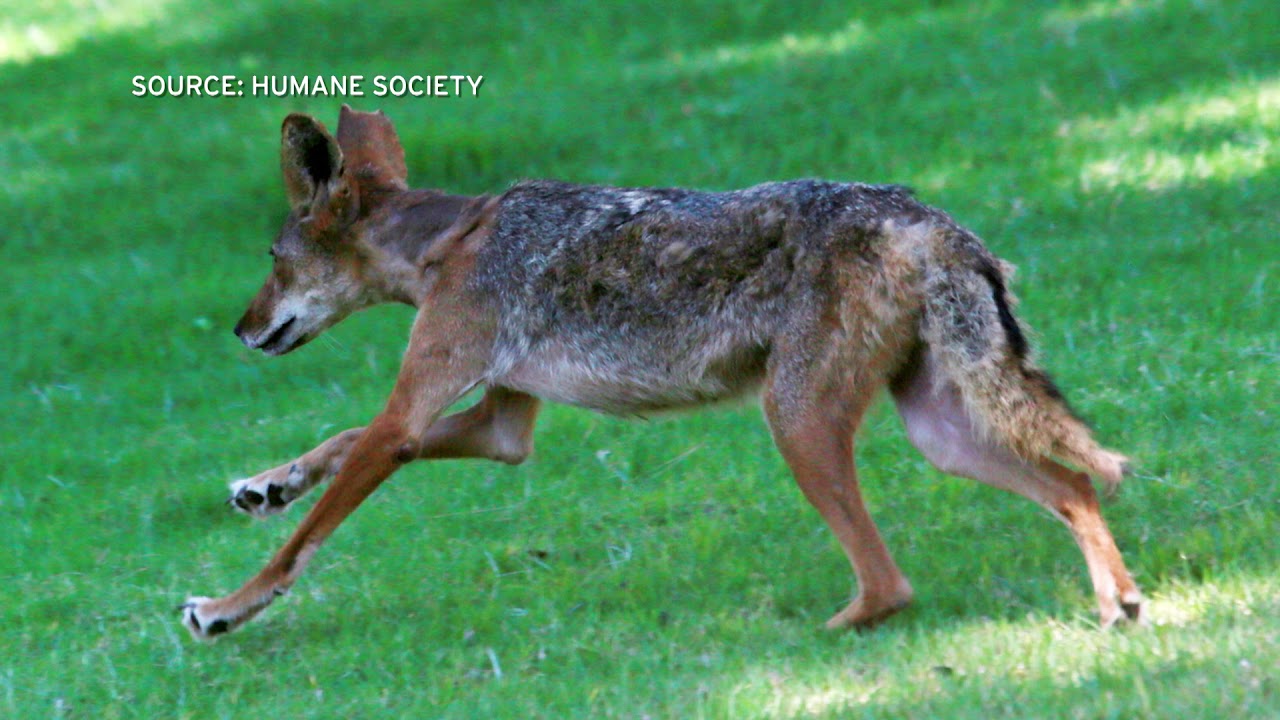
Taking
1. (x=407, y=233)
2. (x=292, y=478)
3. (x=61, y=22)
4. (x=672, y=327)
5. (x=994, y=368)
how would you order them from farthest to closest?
(x=61, y=22) < (x=407, y=233) < (x=292, y=478) < (x=672, y=327) < (x=994, y=368)

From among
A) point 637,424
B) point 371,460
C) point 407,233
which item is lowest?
point 637,424

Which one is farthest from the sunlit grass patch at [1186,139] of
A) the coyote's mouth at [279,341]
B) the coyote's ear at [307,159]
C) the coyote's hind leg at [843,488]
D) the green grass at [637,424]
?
the coyote's mouth at [279,341]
━━━━━━
What needs to be done.
Copy all of the records above word for word, leaving out the pictures.

Response to this exercise.
Taking
1. (x=407, y=233)
2. (x=292, y=478)
3. (x=61, y=22)
4. (x=672, y=327)
5. (x=994, y=368)
how would you order them from farthest to closest?
(x=61, y=22) < (x=407, y=233) < (x=292, y=478) < (x=672, y=327) < (x=994, y=368)

From among
A) point 637,424
B) point 371,460
C) point 407,233
which item is lowest?
point 637,424

Which one is farthest from the sunlit grass patch at [1186,139] of
A) the coyote's mouth at [279,341]
B) the coyote's ear at [307,159]
C) the coyote's hind leg at [843,488]
D) the green grass at [637,424]
?
the coyote's mouth at [279,341]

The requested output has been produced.